Graeme works in electronic music, working with performing musicians in the studio to produce compositions based on the sounds of the instruments, and also producing music based on electronic sound.
Some highly innovative elements of his current research included ‘live electronics’. He explains, “in composing for live electronics… the composer creates an electronic instrument and writes a score for its performance, requiring the presence of a ‘technology performer’ to play it. This approach has influenced the way I structure my pieces.”
Recent work with theatre directors and a visual artist on a three-dimensional adaptation of ‘The Tempest’ has led to interesting collaboration on a new play, investigating the possible influences that interactive music can have on narrative when introduced at the script-writing stage.
How the Award Helped
Graeme received a Dewar Arts Award to support him while studying for a PhD in composition at the University of Glasgow’s Department of Music.
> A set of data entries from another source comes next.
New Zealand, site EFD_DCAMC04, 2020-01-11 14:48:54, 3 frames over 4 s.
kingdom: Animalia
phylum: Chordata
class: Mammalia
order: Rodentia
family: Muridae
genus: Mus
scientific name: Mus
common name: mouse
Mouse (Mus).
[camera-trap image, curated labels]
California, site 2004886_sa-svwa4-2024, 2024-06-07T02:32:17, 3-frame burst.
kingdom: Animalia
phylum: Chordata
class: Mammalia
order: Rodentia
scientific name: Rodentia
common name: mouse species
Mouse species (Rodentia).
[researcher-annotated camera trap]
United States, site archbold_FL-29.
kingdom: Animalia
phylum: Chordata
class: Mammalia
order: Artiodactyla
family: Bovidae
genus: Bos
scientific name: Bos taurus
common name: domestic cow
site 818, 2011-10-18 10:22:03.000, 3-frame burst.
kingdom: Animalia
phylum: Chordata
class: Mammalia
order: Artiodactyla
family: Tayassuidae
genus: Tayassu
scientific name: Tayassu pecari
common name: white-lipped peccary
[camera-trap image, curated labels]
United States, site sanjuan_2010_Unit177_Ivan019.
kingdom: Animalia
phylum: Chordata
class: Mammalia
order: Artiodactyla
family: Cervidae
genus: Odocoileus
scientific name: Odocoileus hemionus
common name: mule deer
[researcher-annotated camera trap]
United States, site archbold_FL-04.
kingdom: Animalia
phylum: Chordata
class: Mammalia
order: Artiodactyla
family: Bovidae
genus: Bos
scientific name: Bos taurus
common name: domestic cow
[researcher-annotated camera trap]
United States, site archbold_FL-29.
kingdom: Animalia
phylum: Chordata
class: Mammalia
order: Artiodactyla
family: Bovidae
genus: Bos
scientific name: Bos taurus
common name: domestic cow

The award funded the creation of Electroacoustic Suite II, premiered in April 2007 in Glasgow.
Since the Award
Graeme successfully completed his PhD in 2009. His composition, Electroacoustic Suite II, which formed part of his doctoral portfolio, is in three movements, Portals, Convergence in Four Directions and Divergent Dialogues.
The award enabled me to refine and enhance the methods I have been working towards for years now...I am very grateful to have received such an opportunity at this stage in my artistic development.